Die Ostdeutschen haben 1989 die Demokratie und die Freiheit erkämpft. Unbewaffnet sind sie auf die Straße gegangen, haben gerufen: „Wir sind das Volk“. Lässt sich eine demokratischere Handlung denken als diese?
Der Demos hat der Regierung verdeutlicht, dass sie nicht das Volk vertritt und sie hinweggefegt. Der Weg zur deutschen Einheit, an die viele im Osten bis zum Herbst 1989 nicht mehr geglaubt haben, hatte doch die SED-Führung gestützt auf die Staatsgewalt behauptet, dass der Sozialismus siegen und ewigen Bestand haben würde, wurde damit betreten.
Aber auch nicht wenige Deutsche im Westen erinnerten sich an den anderen Teil Deutschlands nur, wenn sie Verwandtschaftsbeziehungen pflegten. Teile des linksliberalen juste milieus sahen den Zusammenbruch des Sozialismus mit Grausen, endete doch mit der DDR ein Staat, der ihnen die Träume einer besseren Welt ermöglichte, ohne in dieser besseren Welt auch selbst leben zu müssen. Manche hatten sich damals schon als „Europäer“ empfunden, einer Ideologie des Postnationalstaatlichen gefrönt und die Verachtung auf das eigene Land, die eigene Kultur als Entschuldung von der nationalsozialistischen Vergangenheit angesehen.
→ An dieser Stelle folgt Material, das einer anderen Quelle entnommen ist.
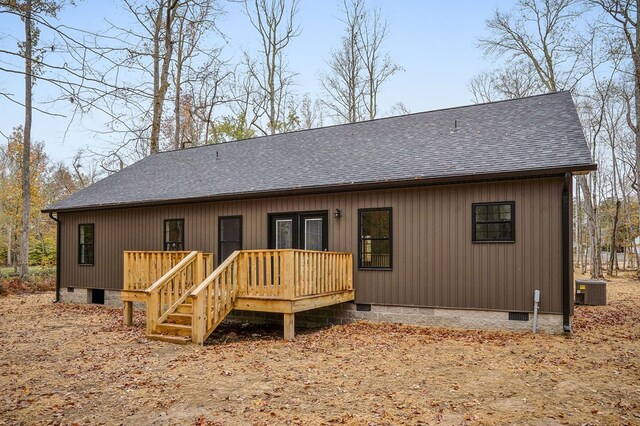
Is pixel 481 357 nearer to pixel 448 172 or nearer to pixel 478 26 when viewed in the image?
pixel 448 172

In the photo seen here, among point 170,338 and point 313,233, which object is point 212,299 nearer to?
point 170,338

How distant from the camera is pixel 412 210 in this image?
9.88 m

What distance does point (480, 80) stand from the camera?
27.8 meters

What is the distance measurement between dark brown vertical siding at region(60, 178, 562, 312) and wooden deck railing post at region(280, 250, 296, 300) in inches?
90.2

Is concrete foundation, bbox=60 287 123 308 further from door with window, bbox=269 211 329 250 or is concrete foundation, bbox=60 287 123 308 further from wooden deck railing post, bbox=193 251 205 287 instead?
door with window, bbox=269 211 329 250

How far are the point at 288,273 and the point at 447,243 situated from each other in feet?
10.8

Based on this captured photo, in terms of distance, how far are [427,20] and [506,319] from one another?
584 inches

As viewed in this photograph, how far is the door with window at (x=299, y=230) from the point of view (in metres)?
10.9

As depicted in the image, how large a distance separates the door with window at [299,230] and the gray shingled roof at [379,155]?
80 centimetres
Doch auch für viele Westdeutsche ging mit der Einheit ein Traum in Erfüllung. Das wird zu wenig wahrgenommen, weil bereits in den achtziger Jahren der linksliberale Komplex den Kampf um die Deutungshoheit gewonnen hatte.
Es ist dem Kanzler Helmut Kohl und einer CDU, die es heute nicht mehr gibt, zu verdanken, dass die Wiedervereinigung in Einheit und in Freiheit stattfand.
1989 war die deutsche Liberalität und die deutsche Demokratie bei sich angekommen, wurden die uneingelösten Hoffnungen und Wünsche, die Vorstellungen und Konzepte der demokratischen Bewegung des Vormärz und der Revolution von 1848/49 und die demokratischen Bemühungen der Weimarer Republik aufgenommen. So gesehen vollendete die friedliche Revolution von 1989 die demokratische Revolution von 1848/49.
Es ist wichtig, sich dessen zu erinnern, um sich der Quellen der Demokratie in Deutschland und um sich der Verwobenheit von Freiheit, Demokratie und Kultur als Liebe zur Heimat zu vergewissern, wenn man den Tag der Deutschen Einheit begeht. Nicht nur als Kenntnis der Geschichte, sondern weit mehr für die Gestaltung der Gegenwart gewinnt das Wissen um die Historie der deutschen Demokratie in unseren Tagen an Bedeutung, denn inzwischen arbeiten starke Kräfte daran, dieses Deutschland, dessen Nationalfeiertag wir heute begehen, aufzulösen.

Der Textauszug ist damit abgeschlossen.